I stepped off the pavement, walked backwards a few paces looking up, and, from the middle of the street, brought my hands to my mouth to make a megaphone, and shouted toward the top stories of the block: “Teresa!”
My shadow took fright at the moon and huddled at my feet.
How can you not fall in love with a story that begins like that? The Man Who Shouted Teresa by Italo Calvino is one of my favourite pieces of writing, by one of my favourite authors. It is very short, and very pretty, and he wrote it when he was 20 years old.
The simple premise - a man shouts Teresa repeatedly under a window, people join in, and eventually he confesses that he doesn’t know who lives there but they keep shouting anyway - lends itself to the making of a short film. So I was not entirely unsurprised, but charmed nevertheless, that a number of people had actually made such short films. I wasn’t looking. Serendipity. Here is what I found: four video shorts and one pretty creative interactive flash animation. The names are mine - naturally, they’re all called “Teresa” or something similar.
- boston by gohfish, is set in Boston, in black&white, and most artistically captures the spirit of the story - although the American rather than Italian pronunciation of Teresa is somewhat jarring.
- italian dub by keepyourdayjob, produced “over a six hour stretch, while drinking beers out of the trunk of [a] car” was shot on Super 16. Nice, but the attempt to make “a total Fellini rip-off” falls a little flat with the Italian dubbed voices and rather dramatic “acting”.

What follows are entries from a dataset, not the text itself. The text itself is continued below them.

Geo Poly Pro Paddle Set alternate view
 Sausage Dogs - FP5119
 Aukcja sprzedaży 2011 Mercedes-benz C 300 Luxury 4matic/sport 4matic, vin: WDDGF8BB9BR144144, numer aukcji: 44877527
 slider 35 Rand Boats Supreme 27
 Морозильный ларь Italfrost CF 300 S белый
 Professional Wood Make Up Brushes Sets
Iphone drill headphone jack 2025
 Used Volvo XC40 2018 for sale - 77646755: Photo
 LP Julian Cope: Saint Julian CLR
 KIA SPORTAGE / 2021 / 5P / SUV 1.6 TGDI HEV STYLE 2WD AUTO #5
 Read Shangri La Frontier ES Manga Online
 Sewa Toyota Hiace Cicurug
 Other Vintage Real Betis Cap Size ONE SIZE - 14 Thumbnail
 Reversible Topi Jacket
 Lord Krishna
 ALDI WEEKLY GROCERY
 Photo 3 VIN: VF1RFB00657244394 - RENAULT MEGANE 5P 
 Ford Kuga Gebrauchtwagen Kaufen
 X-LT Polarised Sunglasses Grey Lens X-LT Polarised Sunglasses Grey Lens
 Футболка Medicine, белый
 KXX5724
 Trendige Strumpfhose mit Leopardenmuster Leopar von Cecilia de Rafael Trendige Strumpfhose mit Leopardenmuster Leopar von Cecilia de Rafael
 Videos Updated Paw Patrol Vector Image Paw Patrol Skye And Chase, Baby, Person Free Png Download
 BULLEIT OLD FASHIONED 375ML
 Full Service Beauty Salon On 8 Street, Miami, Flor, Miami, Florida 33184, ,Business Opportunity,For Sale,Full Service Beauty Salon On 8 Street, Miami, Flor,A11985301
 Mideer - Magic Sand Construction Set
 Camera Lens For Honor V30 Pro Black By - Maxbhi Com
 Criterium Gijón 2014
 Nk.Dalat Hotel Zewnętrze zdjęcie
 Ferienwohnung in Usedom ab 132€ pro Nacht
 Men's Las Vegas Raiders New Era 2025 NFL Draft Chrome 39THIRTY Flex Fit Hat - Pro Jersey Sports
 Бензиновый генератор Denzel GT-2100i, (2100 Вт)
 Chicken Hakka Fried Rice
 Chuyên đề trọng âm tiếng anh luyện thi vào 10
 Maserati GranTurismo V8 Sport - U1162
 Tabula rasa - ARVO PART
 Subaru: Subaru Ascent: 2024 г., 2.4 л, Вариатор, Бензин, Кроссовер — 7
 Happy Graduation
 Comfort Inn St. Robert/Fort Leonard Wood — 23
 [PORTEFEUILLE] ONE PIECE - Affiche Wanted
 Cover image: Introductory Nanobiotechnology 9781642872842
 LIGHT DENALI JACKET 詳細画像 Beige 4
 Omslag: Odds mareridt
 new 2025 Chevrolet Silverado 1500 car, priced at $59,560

- kids can read by brian smith is heartening, featuring a bunch of what look like high-school kids outside a suburban low-rise, acting like, well, enthusiastic high-school kids. Who read Calvino, apparently. This is quite true to the story, I think - Calvino was 20, and 20-year-old Italians do behave like schoolboys…
- Just when I thought I couldn’t find anything more, I came across this: korean, by korusinc. It’s not actually in Korean, though it has a Korean title and appears to feature at least a couple of rather young Korean (or Korean-American?) children. They look barely old enough to read Dr Seuss, let alone Calvino.
- Finally, the interactive animation by Timothy Moraitis is probably the best way to read the story, if you haven’t gone and bought the book yet. Click somewhere on the screen, and along with some stick figures moving about, the next few sentences appear. Very nice, and couldn’t be done with a much longer story.
All in all, this left me feeling happier about the future of civilisation. One puzzle remains, though: all these videos were American. Perhaps Italian kids read, or make video shorts, but not both?